Boston Builds Solutions

This is the third in a series of blog posts leading up to the People’s Climate March that highlights grassroots solutions. It is based on an interview with Alex Papali, an organizer with Clean Water Action and the Boston Recycling Coalition; and Lor Holmes, a cooperative worker-owner and business manager at Cooperative Energy Recycling and Organics (CERO) in Boston.

Imagine a city where all products are reused, repaired, or recycled, and all workers make a family-supporting wage. Where just, sustainable, and inclusive systems have replaced waste and pollution.

Boston, Massachusetts is on its way.

This morning I had the privilege of talking to Alex Papali and Lor Holmes from the Boston Recycling Coalition. In March, the coalition submitted a a set of “Zero Waste Recommendations” to the city government detailing a proposal for Boston to vastly expand their recycling and composting programs, with the ultimate goal of a 90% recycling rate. Most of Boston’s waste is currently burned in incinerators. The mayor’s office took the recommendations seriously, and the office is examining ways to implement the proposal.

The plan is not just good for the planet, it’s also good for people. The plan was created by workers and advocates together, and is designed to create safe, family-supporting jobs for those that will be doing the work of actually implementing this plan– mainly recycling workers.

This model is already happening at CERO, a worker-owner zero waste coop that is at the forefront of fighting climate change while creating good jobs.

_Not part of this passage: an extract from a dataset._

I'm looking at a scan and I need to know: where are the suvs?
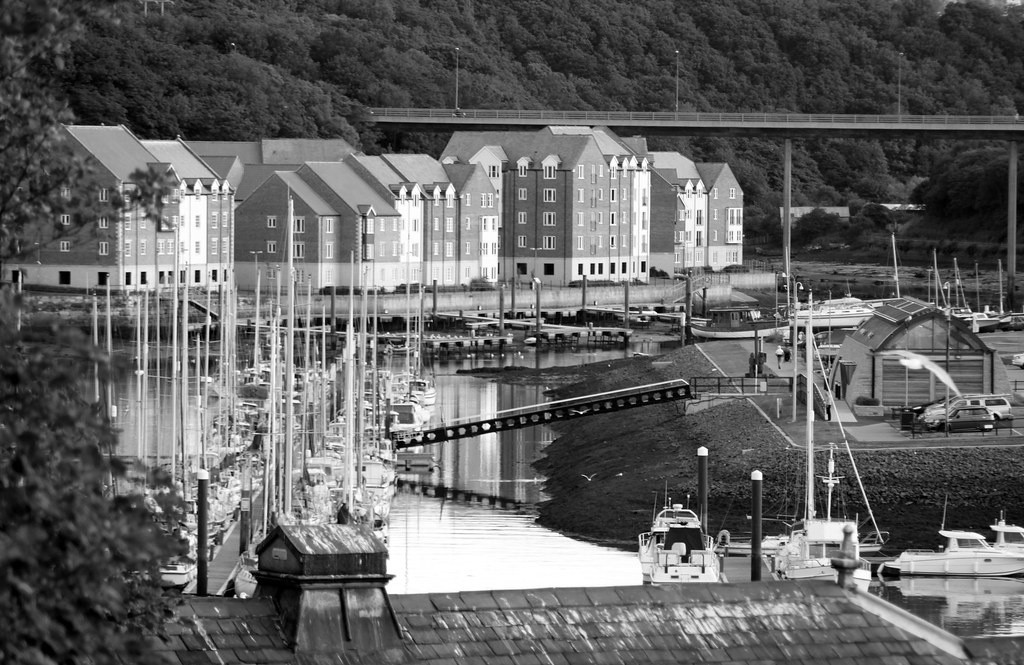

According to Alex, “We’re calling for a zero waste master plan in the city of Boston that’s inclusive and brings all different constituencies to the table including workers, communities that stand to benefit, advocates from communities and small businesses, and innovative new projects like CERO that can create opportunities in low income communities of color. These are all people that should be at the table – and haven’t been so far – and our master plan provides a place for all of this.”

For people like Alex and Lor that work at the intersection of climate change and social justice, the People’s Climate March is a symbol of hope not just for the planet, but for the progressive and environmental movements. It is historical not just in its size, but in its inclusivity and diversity.

As Lor puts it, “This march is about solidarity. People are really seeing the connections around the globe about what it means to fight for the planet and sustainability, but also justice. Inequalities and injustice affect us all and we have to take it all on. This is a moment that I’ve never seen in the environmental movement. It’s an amazing march that signals an unstoppable global movement for justice.”